Nun also viel Jubel um den neuen Spielfilm von Sebastian Schipper. Dazu gab’s schon Auszeichnungen: Silberner Bär für Kameramann Sturla Brandth Grøvlen und Preis der Gilde Deutscher Filmkunsttheater für Regisseur Schipper, obendrein gleich sieben Nominierungen für den Deutschen Filmpreis 2015, der am 19. Juni vergeben wird.

Die Story, die der Film erzählt, ist klein: Victoria (Laia Costa), Spanierin in Berlin, trifft auf eine Clique von vier Jungs (Frederick Lau, Franz Rogowski, Burak Yigit, Max Mauff). Vergnügen ist das Motto der Nacht. Doch weil das Kerl-Quartett dringend Schuld bei einem Gauner (André Hennicke) abtragen muss, kommt es zu einem Verbrechen – und damit zu keinem rosarot-schönen Morgen danach.

Viel beklatschter Clou des Films: er wurde in einem Atemzug gedreht, keine Schnitte sorgen für Rhythmus und Tempo, sondern allein die Agilität der Akteure und der Kamera. Das ist virtuos. Und das ist schick. Einen wirklichen Gewinn für den Zuschauer aber bringt das nicht. Denn: Gute Filme haben einen solchen Sog, dass Schnitte und damit Zeitsprünge für die Rezeption, die Faszination, überhaupt keine Rolle in dem Sinn spielen, dass jemand im Publikum denkt, „Ah, was für ein toller Schnitt“. Die Kunst des Kinos ist es ja gerade, durch Schnitt/ Montage das Auditorium im Sinne von Autor/ Regisseur zu manipulieren, mitzureißen, die Zeit vergessen zu lassen. Im Grunde erteilt Schipper also der Filmkunst eine Absage. Man kann nur hoffe, dass ihm nicht allzu viele folgen. Denn, ja, wie er’s macht, das ist effektvoll.

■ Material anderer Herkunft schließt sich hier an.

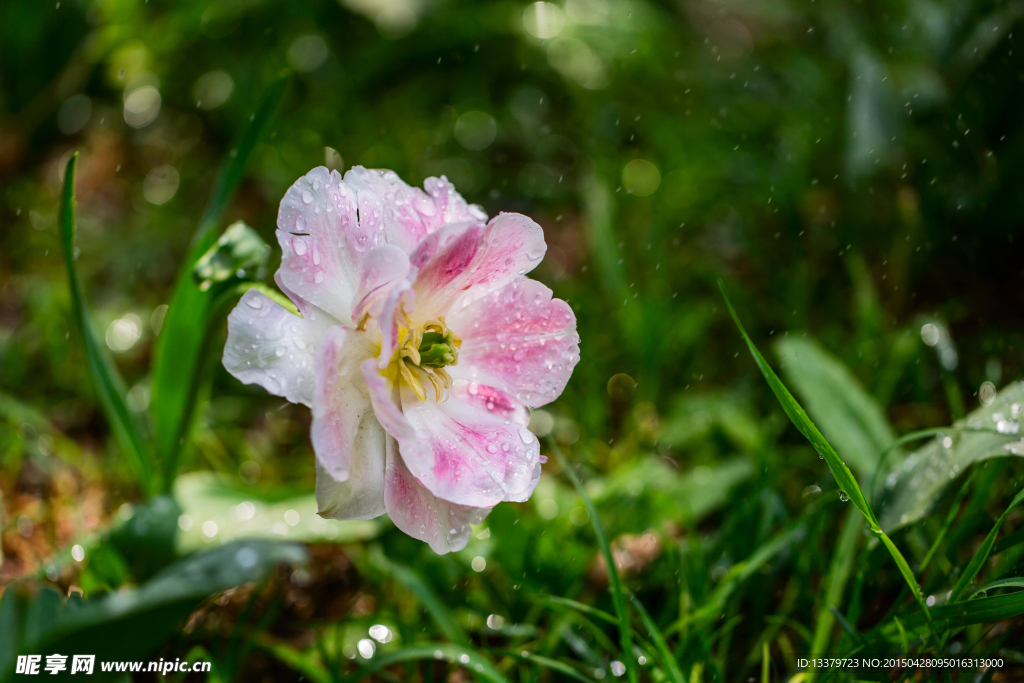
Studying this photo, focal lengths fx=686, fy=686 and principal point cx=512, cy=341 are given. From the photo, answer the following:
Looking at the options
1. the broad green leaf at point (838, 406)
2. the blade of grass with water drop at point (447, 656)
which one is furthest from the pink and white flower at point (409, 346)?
the broad green leaf at point (838, 406)

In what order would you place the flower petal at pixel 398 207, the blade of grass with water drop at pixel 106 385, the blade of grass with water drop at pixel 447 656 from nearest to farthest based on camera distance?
the flower petal at pixel 398 207 → the blade of grass with water drop at pixel 447 656 → the blade of grass with water drop at pixel 106 385

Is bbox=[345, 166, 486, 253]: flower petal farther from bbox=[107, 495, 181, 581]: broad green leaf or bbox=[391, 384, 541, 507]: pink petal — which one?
bbox=[107, 495, 181, 581]: broad green leaf

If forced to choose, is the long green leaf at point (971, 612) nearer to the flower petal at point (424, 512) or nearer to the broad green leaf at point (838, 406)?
the broad green leaf at point (838, 406)

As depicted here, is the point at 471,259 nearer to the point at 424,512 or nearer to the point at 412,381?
the point at 412,381

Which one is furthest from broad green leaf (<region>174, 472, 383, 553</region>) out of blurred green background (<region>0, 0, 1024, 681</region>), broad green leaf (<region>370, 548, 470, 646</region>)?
broad green leaf (<region>370, 548, 470, 646</region>)

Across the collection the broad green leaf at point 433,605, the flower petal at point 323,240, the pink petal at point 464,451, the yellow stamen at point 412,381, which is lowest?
the broad green leaf at point 433,605

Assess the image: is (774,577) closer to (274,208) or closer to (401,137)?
(274,208)
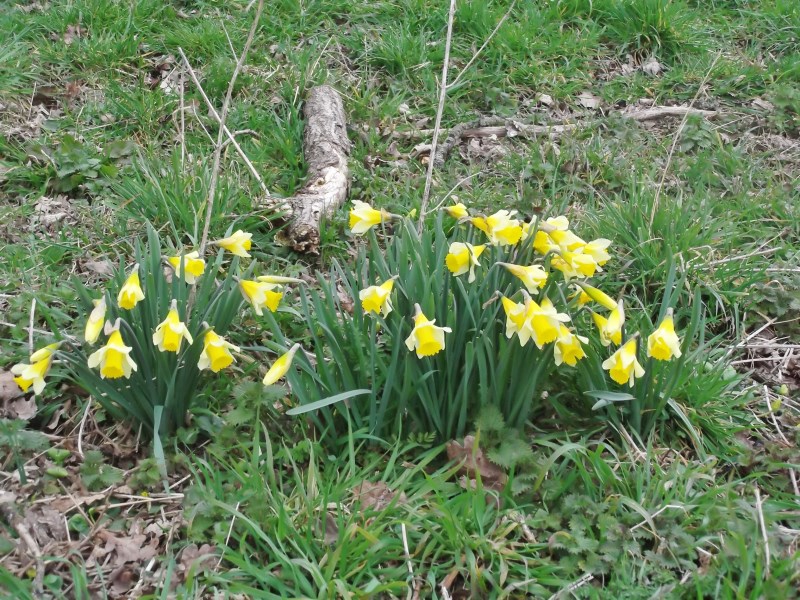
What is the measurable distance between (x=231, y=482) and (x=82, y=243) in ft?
5.18

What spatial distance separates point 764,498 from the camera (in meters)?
2.15

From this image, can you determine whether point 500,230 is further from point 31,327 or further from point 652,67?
point 652,67

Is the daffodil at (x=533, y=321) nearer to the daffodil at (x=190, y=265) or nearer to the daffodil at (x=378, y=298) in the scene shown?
the daffodil at (x=378, y=298)

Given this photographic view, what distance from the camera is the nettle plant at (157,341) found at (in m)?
2.06

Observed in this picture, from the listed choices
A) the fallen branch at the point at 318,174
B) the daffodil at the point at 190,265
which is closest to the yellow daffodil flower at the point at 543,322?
the daffodil at the point at 190,265

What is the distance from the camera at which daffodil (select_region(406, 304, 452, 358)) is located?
2016mm

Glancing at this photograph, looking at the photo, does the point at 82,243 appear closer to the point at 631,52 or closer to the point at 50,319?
the point at 50,319

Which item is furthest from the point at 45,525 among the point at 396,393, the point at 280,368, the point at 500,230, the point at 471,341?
the point at 500,230

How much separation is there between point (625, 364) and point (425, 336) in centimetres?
56

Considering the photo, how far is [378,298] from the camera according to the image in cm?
209

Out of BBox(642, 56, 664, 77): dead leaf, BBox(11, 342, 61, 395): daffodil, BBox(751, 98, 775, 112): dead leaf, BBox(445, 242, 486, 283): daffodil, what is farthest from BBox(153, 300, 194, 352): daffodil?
BBox(751, 98, 775, 112): dead leaf

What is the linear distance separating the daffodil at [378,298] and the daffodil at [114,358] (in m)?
0.65

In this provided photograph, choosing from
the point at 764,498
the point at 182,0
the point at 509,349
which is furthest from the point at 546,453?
the point at 182,0

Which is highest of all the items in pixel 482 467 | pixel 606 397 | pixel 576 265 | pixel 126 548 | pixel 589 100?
pixel 576 265
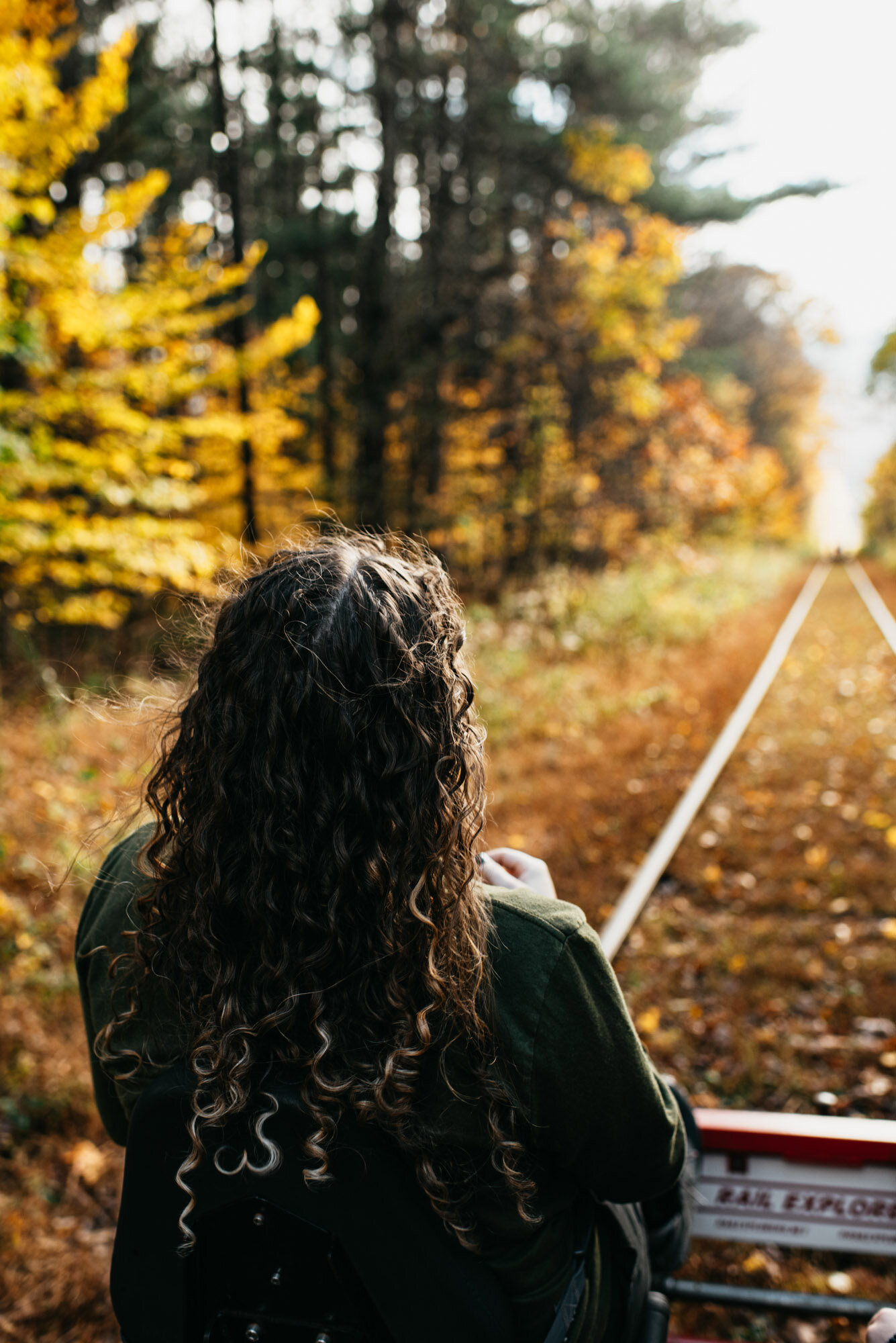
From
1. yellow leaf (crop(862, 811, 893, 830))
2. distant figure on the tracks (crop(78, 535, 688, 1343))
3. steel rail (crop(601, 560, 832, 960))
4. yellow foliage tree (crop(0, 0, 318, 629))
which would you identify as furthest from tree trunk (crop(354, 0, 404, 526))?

Mehr als zwei Stunden dauert die Raserei durch die Nacht und wird nie langweilig. Es ist zweifellos großartig, wie die digitalen Möglichkeiten es erlauben, mit nur einer Plansequenz die gesamte Geschichte zu erzählen. Aber das ist gar nicht das Entscheidende. Das ist formal neckisch und lässt einen kurz staunen. Das Wesentliche liegt in der Geschichte (und den gezeigten Charakteren): Schipper und Team gelingt es nämlich, ganz unaufgeregt, die Generation der Hilflosen zu porträtieren. Sämtliche Protagonisten gehören zu jenen, deren Zukunft nicht mal mehr vage vorauszusehen ist, weshalb eine grundsätzliche Unsicherheit den Alltag prägt. Die Lichtgestaltung, die oft zufällig und den Umständen entsprechend anmutet (was sie garantiert nicht ist, sondern überaus ausgeklügelt) und die Dialoge, scheinbar von Improvisationen geprägt, und darum „authentisch“ anmutend, vermitteln einem als Kinobesucher den Eindruck, realem Geschehen beizuwohnen. Die Intensität der Akteure (Laia Costa und Frederick Lau allen voran) sorgt für den notwendigen emotionalen Spannungsbogen. Man verlässt das Kino tatsächlich atemlos.

Und, klar: Der Ruf Berlins als d i e Metropole der so genannten westlichen Welt wird aufs Schönste bekräftigt. Ganz nebenbei dürfte der Film prima als Werbung funktionieren, jedenfalls bei denen, die Berlin als Party-Hochburg genießen möchten. Wer in Berlin lebt und arbeitet, entdeckt, wenn nicht mehr jung und hipp, eine fremde Welt – und ist möglicherweise ein wenig beunruhigt, wie fremd einem das, was man zu kennen glaubt, sein kann.